** INFORMATION SUPPLIED **
━━━━━━━━━━

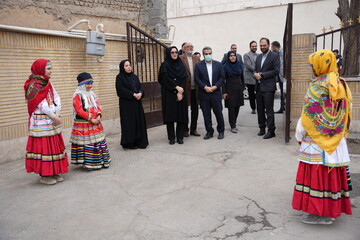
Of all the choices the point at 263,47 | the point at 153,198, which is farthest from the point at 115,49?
the point at 153,198

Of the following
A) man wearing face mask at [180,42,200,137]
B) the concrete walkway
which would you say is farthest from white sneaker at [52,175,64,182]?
man wearing face mask at [180,42,200,137]

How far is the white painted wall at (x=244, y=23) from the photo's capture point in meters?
15.0

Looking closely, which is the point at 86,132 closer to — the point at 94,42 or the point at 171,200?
the point at 171,200

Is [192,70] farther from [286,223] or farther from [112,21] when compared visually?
[286,223]

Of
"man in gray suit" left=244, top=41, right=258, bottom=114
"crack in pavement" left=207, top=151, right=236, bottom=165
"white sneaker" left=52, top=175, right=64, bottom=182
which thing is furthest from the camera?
"man in gray suit" left=244, top=41, right=258, bottom=114

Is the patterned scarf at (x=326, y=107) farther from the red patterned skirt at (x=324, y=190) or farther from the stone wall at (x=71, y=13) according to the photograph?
the stone wall at (x=71, y=13)

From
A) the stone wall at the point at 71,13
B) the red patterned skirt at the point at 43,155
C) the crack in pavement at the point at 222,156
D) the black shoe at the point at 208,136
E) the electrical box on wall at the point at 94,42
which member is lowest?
the crack in pavement at the point at 222,156

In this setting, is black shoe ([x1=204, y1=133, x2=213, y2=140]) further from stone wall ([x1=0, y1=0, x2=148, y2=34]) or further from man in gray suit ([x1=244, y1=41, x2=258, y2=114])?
stone wall ([x1=0, y1=0, x2=148, y2=34])

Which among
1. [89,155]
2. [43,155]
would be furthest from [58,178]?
[89,155]

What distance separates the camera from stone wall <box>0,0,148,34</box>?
5672mm

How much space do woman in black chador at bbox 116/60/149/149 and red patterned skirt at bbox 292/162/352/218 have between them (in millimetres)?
3471

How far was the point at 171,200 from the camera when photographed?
3.94 m

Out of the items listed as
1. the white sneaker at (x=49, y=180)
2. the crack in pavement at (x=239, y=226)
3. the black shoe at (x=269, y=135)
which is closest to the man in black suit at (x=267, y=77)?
the black shoe at (x=269, y=135)

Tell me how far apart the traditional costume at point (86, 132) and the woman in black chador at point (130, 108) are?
972 millimetres
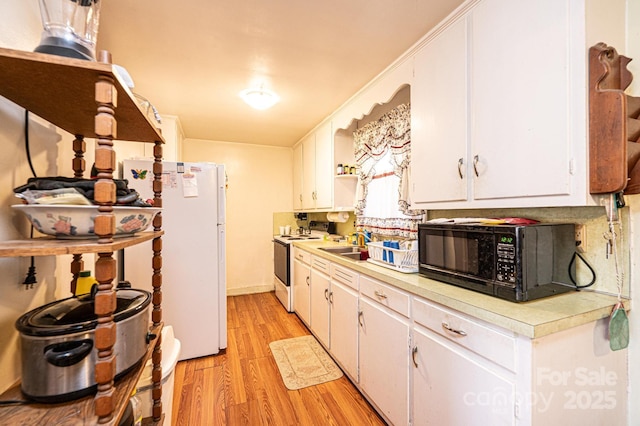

━━━━━━━━━━

Render the listing as a numbered list, from the line that contains "How far is the" through the end of the listing, both ends included. Leave out blank lines and pictures.

1. How far is the white painted wall at (x=244, y=23) from the photo's capture point in meters?
2. 15.0
3. Looking closely, which is the point at 86,132 closer to — the point at 94,42 or the point at 171,200?
4. the point at 171,200
5. Is [192,70] farther from [286,223] or farther from [112,21] when compared visually?
6. [286,223]
7. Of
8. "man in gray suit" left=244, top=41, right=258, bottom=114
9. "crack in pavement" left=207, top=151, right=236, bottom=165
10. "white sneaker" left=52, top=175, right=64, bottom=182
11. which thing is furthest from the camera?
12. "man in gray suit" left=244, top=41, right=258, bottom=114
13. Is the patterned scarf at (x=326, y=107) farther from the red patterned skirt at (x=324, y=190) or farther from the stone wall at (x=71, y=13) according to the photograph?
14. the stone wall at (x=71, y=13)
15. From
16. A) the stone wall at the point at 71,13
17. B) the red patterned skirt at the point at 43,155
18. C) the crack in pavement at the point at 222,156
19. D) the black shoe at the point at 208,136
20. E) the electrical box on wall at the point at 94,42
21. which member is lowest?
22. the crack in pavement at the point at 222,156
23. In this setting, is black shoe ([x1=204, y1=133, x2=213, y2=140]) further from stone wall ([x1=0, y1=0, x2=148, y2=34]) or further from man in gray suit ([x1=244, y1=41, x2=258, y2=114])?
24. stone wall ([x1=0, y1=0, x2=148, y2=34])
25. Which among
26. 1. [89,155]
27. 2. [43,155]
28. would be furthest from [58,178]?
29. [89,155]
30. What distance separates the camera from stone wall <box>0,0,148,34</box>?
31. 5672mm
32. How much space do woman in black chador at bbox 116/60/149/149 and red patterned skirt at bbox 292/162/352/218 have between them (in millimetres)?
33. 3471
34. How far was the point at 171,200 from the camera when photographed?
35. 3.94 m
36. Out of the items listed as
37. 1. the white sneaker at (x=49, y=180)
38. 2. the crack in pavement at (x=239, y=226)
39. 3. the black shoe at (x=269, y=135)
40. which is closest to the man in black suit at (x=267, y=77)?
41. the black shoe at (x=269, y=135)
42. Tell me how far apart the traditional costume at point (86, 132) and the woman in black chador at point (130, 108) are?
43. 972 millimetres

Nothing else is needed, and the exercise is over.